--- Data to use ---
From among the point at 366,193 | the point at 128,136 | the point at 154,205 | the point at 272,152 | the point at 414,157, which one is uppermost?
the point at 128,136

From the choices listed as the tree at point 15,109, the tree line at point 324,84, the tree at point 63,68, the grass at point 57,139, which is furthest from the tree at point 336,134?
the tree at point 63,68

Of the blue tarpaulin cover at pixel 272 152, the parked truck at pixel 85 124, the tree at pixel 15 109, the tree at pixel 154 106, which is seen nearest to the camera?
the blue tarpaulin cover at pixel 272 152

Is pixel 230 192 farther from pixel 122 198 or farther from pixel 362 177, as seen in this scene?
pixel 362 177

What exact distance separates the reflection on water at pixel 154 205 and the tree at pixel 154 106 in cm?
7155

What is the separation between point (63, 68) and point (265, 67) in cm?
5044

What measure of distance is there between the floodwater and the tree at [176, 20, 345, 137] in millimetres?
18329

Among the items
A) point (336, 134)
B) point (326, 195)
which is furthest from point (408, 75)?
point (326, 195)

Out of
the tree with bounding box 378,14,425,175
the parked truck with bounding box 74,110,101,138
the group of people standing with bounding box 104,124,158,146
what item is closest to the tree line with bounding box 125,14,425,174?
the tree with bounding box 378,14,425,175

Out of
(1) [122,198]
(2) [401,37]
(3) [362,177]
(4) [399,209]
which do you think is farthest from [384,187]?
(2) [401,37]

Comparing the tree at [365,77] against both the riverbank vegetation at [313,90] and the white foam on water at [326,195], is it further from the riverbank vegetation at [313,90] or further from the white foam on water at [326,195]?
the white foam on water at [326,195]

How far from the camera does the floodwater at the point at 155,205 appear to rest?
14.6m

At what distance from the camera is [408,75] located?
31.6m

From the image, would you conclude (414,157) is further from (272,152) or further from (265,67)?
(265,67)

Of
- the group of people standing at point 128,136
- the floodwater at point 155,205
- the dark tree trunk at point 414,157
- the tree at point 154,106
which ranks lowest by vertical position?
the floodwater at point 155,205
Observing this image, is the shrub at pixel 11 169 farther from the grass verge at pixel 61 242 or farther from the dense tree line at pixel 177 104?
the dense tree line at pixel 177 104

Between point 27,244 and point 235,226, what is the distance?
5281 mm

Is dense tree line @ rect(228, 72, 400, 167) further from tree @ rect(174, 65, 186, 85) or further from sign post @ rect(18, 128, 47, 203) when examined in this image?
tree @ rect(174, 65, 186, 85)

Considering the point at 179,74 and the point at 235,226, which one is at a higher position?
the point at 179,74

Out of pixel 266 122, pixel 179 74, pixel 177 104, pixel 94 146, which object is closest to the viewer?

--- Problem description ---
Rewrite all the lines above, changing "group of people standing" to "group of standing people" and leaving everything else unchanged.

--- Response ---
From among the point at 366,193 | the point at 128,136 | the point at 154,205 | the point at 272,152 | the point at 414,157, which one is uppermost?
the point at 128,136

From the choices listed as the tree at point 15,109, the tree line at point 324,84, the tree at point 63,68, the grass at point 57,139, which is furthest from the tree at point 336,134?
the tree at point 63,68

Of the blue tarpaulin cover at pixel 272 152, the parked truck at pixel 85 124, the tree at pixel 15 109, the tree at pixel 154 106, which is seen nearest to the camera?
the blue tarpaulin cover at pixel 272 152

Is pixel 230 192 farther from pixel 122 198 or farther from pixel 362 177, as seen in this scene?
pixel 362 177

What exact distance separates the reflection on water at pixel 154 205 and the tree at pixel 154 106 in cm?
7155

What is the separation between point (63, 68) and point (265, 67) in cm?
5044

What measure of distance is there between the floodwater and the tree at [176, 20, 345, 137] in millimetres?
18329

Among the items
A) point (336, 134)
B) point (326, 195)
which is furthest from point (408, 75)?
point (326, 195)

Out of
the tree with bounding box 378,14,425,175
the parked truck with bounding box 74,110,101,138
the group of standing people with bounding box 104,124,158,146
what item is closest to the tree line with bounding box 125,14,425,174?
the tree with bounding box 378,14,425,175

Out of
(1) [122,198]
(2) [401,37]
(3) [362,177]
(4) [399,209]
which do you think is farthest from [384,187]?
(2) [401,37]

Comparing the tree at [365,77] against both the riverbank vegetation at [313,90] and the white foam on water at [326,195], is it further from the riverbank vegetation at [313,90] or further from the white foam on water at [326,195]?
the white foam on water at [326,195]

How far from the camera does the floodwater at the point at 155,205 appear to rest?
14.6m

At what distance from the camera is [408,75] located?
31.6m

From the image, would you conclude (414,157) is further from (272,152) or further from (265,67)?
(265,67)

Of
- the group of standing people at point 128,136
- the floodwater at point 155,205
- the dark tree trunk at point 414,157
- the tree at point 154,106
which ranks lowest by vertical position?
the floodwater at point 155,205
Observing this image, is the shrub at pixel 11 169 farther from the grass verge at pixel 61 242 or farther from the dense tree line at pixel 177 104?
the dense tree line at pixel 177 104

Between point 27,244 and point 235,226, what is the distance?
5281 mm

Is dense tree line @ rect(228, 72, 400, 167) further from tree @ rect(174, 65, 186, 85) or further from sign post @ rect(18, 128, 47, 203) when examined in this image?
tree @ rect(174, 65, 186, 85)

Considering the point at 179,74 and the point at 235,226, which one is at a higher position?
the point at 179,74

Out of pixel 266 122, pixel 179 74, pixel 177 104, pixel 94 146, which object is closest to the viewer?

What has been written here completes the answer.